Perlman is great here (he would go on to work with Del Toro three more times, notably as the lead in the Hellboy movies) but what really makes Cronos special is the inclusion of Gris' beloved granddaughter Aurora (Tamara Shanath), who helplessly watches her grandfather's transformation, and eventually decides to come to his aid. Del Toro doesn't exactly film from her point of view, but by including her, he adds a dimension of fairy tales, innocence and unreality to the otherwise horrific proceedings. She barely speaks, and there doesn't seem to be any worry over exposing her to gory, graphic images. Rather, she seems to enable them. Indeed, without her presence to ignite his curious, playful sensibility, Gris probably never would have discovered the scarab in the first place.

The alchemist Uberto Fulcanelli is another clever invention, giving the movie a long sense of history and myth, not to mention setting the movie during Christmas and New Year's, providing a weird kind of decorative backdrop.

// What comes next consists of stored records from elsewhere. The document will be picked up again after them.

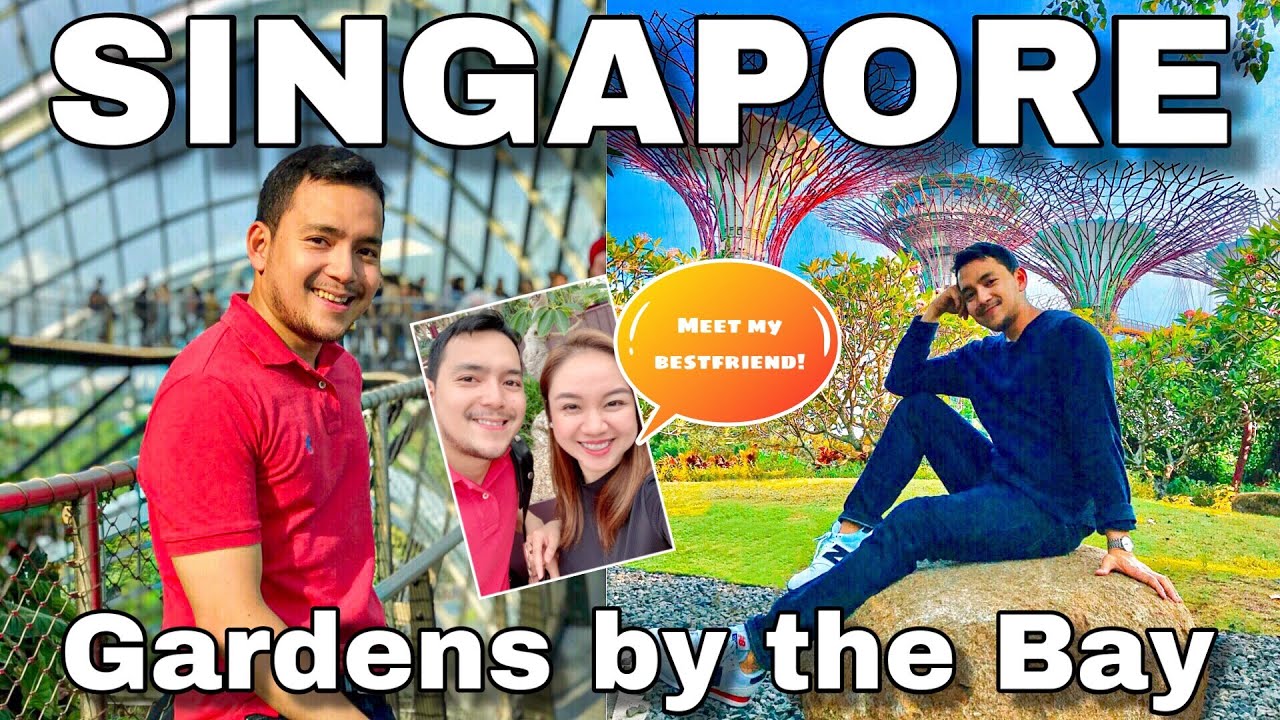 Gardens by the Bay Singapore With My Bestfriend ( Pinoy Travel Vlog Tips Itinerary)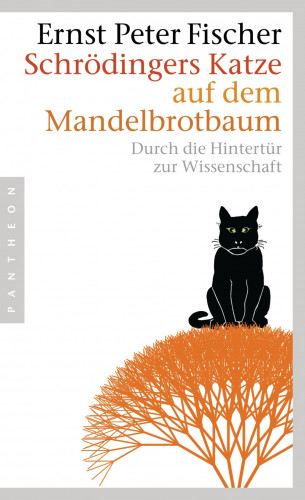 Ernst Peter Fischer: Schrödingers Katze auf dem Mandelbrotbaum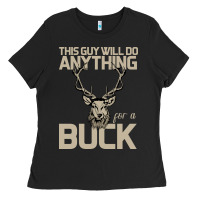 Funny Hunters Will Do Anything For A Buck Hunting Ladies Tee | Teevron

The vampire images aren't particularly ordinary either; consider the scene in which Gris, during a New Year's celebration, follows a man with a bloody nose into the bathroom. He stares hungrily at the wound, and then considers licking the discarded blood from the rim of the sink. Before he can move, a man comes and washes it away, but there is still a little puddle on the floor...

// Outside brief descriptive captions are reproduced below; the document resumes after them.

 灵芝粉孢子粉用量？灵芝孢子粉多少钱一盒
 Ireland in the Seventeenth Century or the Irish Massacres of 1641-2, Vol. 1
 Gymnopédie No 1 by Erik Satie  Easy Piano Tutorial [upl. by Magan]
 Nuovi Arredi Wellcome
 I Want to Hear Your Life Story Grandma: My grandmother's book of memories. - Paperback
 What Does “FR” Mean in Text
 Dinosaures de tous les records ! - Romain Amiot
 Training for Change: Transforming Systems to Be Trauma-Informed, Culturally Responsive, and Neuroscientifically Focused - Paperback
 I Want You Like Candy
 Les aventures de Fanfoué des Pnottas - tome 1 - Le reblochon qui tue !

I suppose that the overall story arc here isn't really that special or deep, but Del Toro conjures up a delightfully potent atmosphere and motion for it, born no doubt of a real appreciation for such things. One of extras on the new Blu-ray is a tour of Del Toro's personal museum, an astounding collection of movie memorabilia, sculptures, props, toys, posters, books, masks, and videos that would humble even Tarantino or Scorsese. Even if he's reaching into a grab bag of stories already told, Del Toro brings that same kind of intensity to the camera. And that's what makes him special.

Otherwise, the Criterion disc comes with a terrific early Del Toro short film, recently completed, called Geometria (based on a story by Fredric Brown). The movie comes with its opening narration available in Spanish, or the English version recorded for the 1993 U.S. theatrical release. There are two commentary tracks, many interviews, stills, and a trailer. The liner notes booklet includes an essay by critic Maitland McDonagh, as well as excerpts from Del Toro's notebook.